**Zitierter Text:**
>>>
Vor sei­ner Ein­stel­lung wur­de er auf­ge­for­dert, auf ei­nem Vor­druck zu erklären, ob er vor­be­straft sei. Außer­dem soll­te er ver­si­chern, dass ge­gen ihn kein Er­mitt­lungs­ver­fah­ren der Staats­an­walt­schaft anhängig sei oder in­ner­halb der letz­ten drei Jah­re anhängig ge­we­sen sei.

Der In­ge­nieur un­ter­schrieb den Vor­druck und mach­te da­bei kei­ne An­ga­ben zu Er­mitt­lungs­ver­fah­ren. Die­se Erklärung war nicht rich­tig, denn in Wahr­heit wa­ren in den letz­ten Jah­rens ins­ge­samt fünf Er­mitt­lungs­ver­fah­ren we­gen ge­ringfügi­ger De­lik­te ge­gen ihn geführt wor­den, die al­le­samt ein­ge­stellt wor­den wa­ren.

Auf­grund sei­ner An­ga­ben wur­de der In­ge­nieur zum 15.09.2009 be­fris­tet für ein Jahr ein­ge­stellt. Im Ok­to­ber 2009 er­hielt die zuständi­ge Be­zirks­re­gie­rung ei­nen an­ony­men Hin­weis, der sie ver­an­lass­te, die Staats­an­walt­schaft um Mit­tei­lung straf­rechts­re­le­van­ter Vorfälle zu bit­ten.

Dar­auf­hin über­sand­te die Staats­an­walt­schaft ei­ne Vor­gangs­lis­te mit meh­re­ren nach §§ 153 ff. Straf­pro­zess­ord­nung (St­PO) ein­ge­stell­ten Er­mitt­lungs­ver­fah­ren. Das nahm das Land NRW als Ar­beit­ge­ber zum An­lass, das Ar­beits­verhält­nis außer­or­dent­lich und frist­los zu kündi­gen. Hilfs­wei­se für den Fall der Un­wirk­sam­keit der frist­lo­sen Kündi­gung kündig­te das Land or­dent­lich und erklärte die An­fech­tung des Ar­beits­ver­trags. Grund dafür war, dass der Ar­beit­neh­mer die Fra­ge nach Er­mitt­lungs­ver­fah­ren falsch be­ant­wor­tet ha­be.

Der In­ge­nieur klag­te ge­gen die Kündi­gun­gen und die An­fech­tung und konn­te vor dem Ar­beits­ge­richt Det­mold ei­nen Teil­er­folg ver­bu­chen, da das Ar­beits­ge­richt nur die or­dent­li­che Pro­be­zeitkündi­gung für rech­tens hielt, die frist­lo­se Kündi­gung und die An­fech­tung da­ge­gen für un­wirk­sam (Ur­teil vom 28.04.2010, 2 Ca 1577/09). Das mit der Be­ru­fung be­fass­te Lan­des­ar­beits­ge­richt (LAG) Hamm ging noch ei­nen Schritt wei­ter und erklärte auch die frist­ge­rech­te Kündi­gung für un­wirk­sam (LAG Hamm, Ur­teil vom 10.03.2011, 11 Sa 2266/10).
<<<
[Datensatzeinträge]
>>>
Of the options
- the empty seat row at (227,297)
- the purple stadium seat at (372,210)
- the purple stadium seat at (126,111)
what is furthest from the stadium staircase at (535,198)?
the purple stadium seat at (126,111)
<<<
**Schriftliche Aufgabe:** Ersetzen Sie im zitierten Text „fünf“ durch „sechs“, und geben Sie die Passage von „Vor sei­ner Ein­stel­lung“ bis „ein­ge­stellt wor­den wa­ren.“ mit dieser Änderung wieder. Die Datensatzeinträge sind vom zitierten Text unabhängiges Material.

**Endergebnis:**
Vor sei­ner Ein­stel­lung wur­de er auf­ge­for­dert, auf ei­nem Vor­druck zu erklären, ob er vor­be­straft sei. Außer­dem soll­te er ver­si­chern, dass ge­gen ihn kein Er­mitt­lungs­ver­fah­ren der Staats­an­walt­schaft anhängig sei oder in­ner­halb der letz­ten drei Jah­re anhängig ge­we­sen sei.

Der In­ge­nieur un­ter­schrieb den Vor­druck und mach­te da­bei kei­ne An­ga­ben zu Er­mitt­lungs­ver­fah­ren. Die­se Erklärung war nicht rich­tig, denn in Wahr­heit wa­ren in den letz­ten Jah­rens ins­ge­samt sechs Er­mitt­lungs­ver­fah­ren we­gen ge­ringfügi­ger De­lik­te ge­gen ihn geführt wor­den, die al­le­samt ein­ge­stellt wor­den wa­ren.